The roof is hipped with natural slate and lead ridges. Slightly advanced eaves support half-round cast-iron rainwater goods. The walls are lined, rendered and painted, with boxed V-channelled quoins in alternating pairs set on a moulded base course.
The south-facing front elevation has four windows to each of its two floors, grouped towards the centre. All windows are semicircular-headed with modern stained timber frames containing modern 20th-century leaded and coloured glass. Windows have painted granite cills and painted moulded stucco architraves. Those on the upper floor align with those below but are diminished in height. Ground level falls to the left.
The right (east) gable is abutted by a lower two-storey entrance porch with a hipped natural slate roof at its east end and cast-iron rainwater goods. The porch's south cheek has blocked stucco quoins to the right on a moulded base. The main entrance, positioned at the left, comprises a pair of modern painted timber doors, each with four raised and fielded panels. Above the entrance is a slate plaque with painted moulded stucco architrave, inscribed: "Congregation erected AD 1662 / Meeting House built AD 1679 / Revd Alex Gordon Minister / Succeeded by / Revd Robert Gordon AD 1711 / Meeting house rebuilt AD 1775 / Revd Samuel Barber Minister / Ceiled and improved AD 1834 / Revd John White Minister". Centred on the wall to the right of this plaque is a semicircular window with modern stained timber frame and coloured glazing. The right (east) cheek of the porch has a large rectangular window opening to the centre, with painted cill and three vertical panels in modern chamfered stained timber frames. Each panel contains coloured and leaded glass, with the central panel depicting a burning bush. A modern flue pipe rises towards the right end of this elevation. The rear (north) elevation of the porch is similar to the front, except the doors at right are glazed and the semicircular window above centre is plainly glazed. A second modern four-panelled stained timber door stands at the left.

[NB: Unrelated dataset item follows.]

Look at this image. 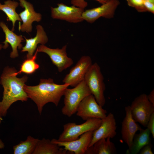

The rear (north) elevation of the main block is identical to the front elevation but without architraves. The windows retain original timber sash boxes, but modern leaded lights with security glazing have been inserted. Ground level falls to the right.
The left (west) gable of the main church contains two semicircular-headed windows with painted cills (no architraves) at high level. Both contain 19th-century stained glass windows.
The churchyard is small to the front and much larger to the rear. The front is enclosed by a smooth granite-coped plastered and painted wall carrying modern metal railings (alternating wavy and straight pattern) and gates.
Set to the right (east) is a 19th-century church hall, a single-storey structure with pitched natural slate roof and cement-rendered painted walls. It has been much modernised and extended during the 1990s to the street front. A plaque on the left (west) wall reads "Erected 1894 Extended 1997".